I asked her if she had ever broached the issue with the woman or her husband because for me that is the first line of addressing it.
“At first, no. I was like, I could try and do things differently because I know how important a mother is to anyone. So I was like I would just do what is right and things would fall into place. But after all these years, it is nothing. Is not that we does get any big cursing out or so, but you know when somebody don’t like you and I don’t know why,” she said.
“In the early days, after like a few months I went and try to talk to this woman and that was after she came by us and like basically, not openly, criticised how I had the house and this thing really got to me.
“So I was like asking her what is the issue she had with me. Not in those words but something like that. This woman coldly told me that I couldn’t be talking to her and that I should have respect for my husband’s mother. She just walked away and leave me standing feeling stupid.
“You would not believe how stupid I felt and how much I cried. I didn’t say anything to my husband and he just tell me that I was overreacting and that he didn’t see anything wrong with what his mother did.
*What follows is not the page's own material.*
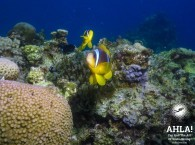 scuba diving eilat red sea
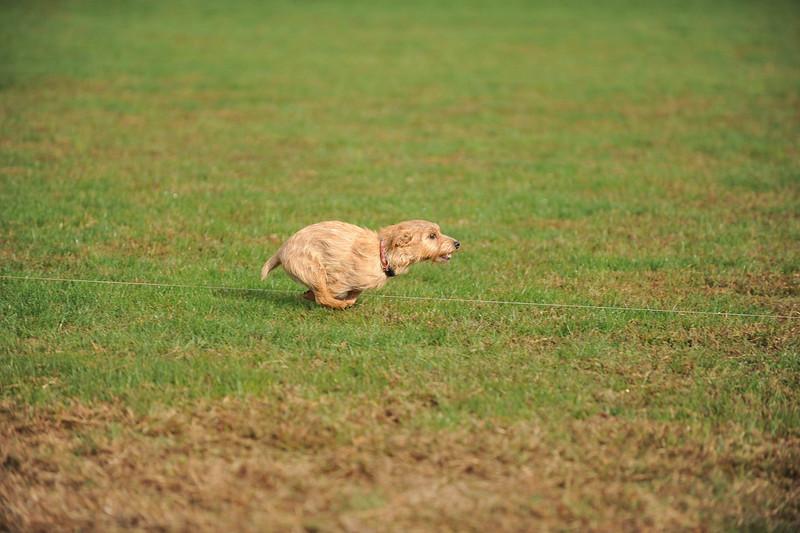 First CAT 10-19-13-436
So you know from then on I just try to stay in me corner. Sometimes his sisters would come by me and is like they had no respect for me as being the woman of the house.
“When I go by them they would like ignore me and it was just them and their brother and when I start making children it didn’t really make a difference. With my first child, it is a boy, and it was like this woman wanted to take over my child. It was like if she wanted to give us space, well that is what she said, but it made me feel like she want to take over my child. And I had to put my foot down and that like make things worse.
“Now I have three and they try but my children is not so involved like the other grandchildren and I know it is because of me. And still like my husband not seeing it, the children would ask me why this and why that. I don’t want to get too specific because you know I don’t want people knowing is me. But I would tell them to ask daddy and they wouldn’t.”
She paused for a while before she continued speaking.
“Sometimes it does just get to me and you know I don’t want my husband to represent me or anything but I just wish he would see things from my side. Like he does not have any issues with my side of the family because they treat him with respect but I don’t get that from his family. Is like every time I am in their company I feel so disrespected,” she said.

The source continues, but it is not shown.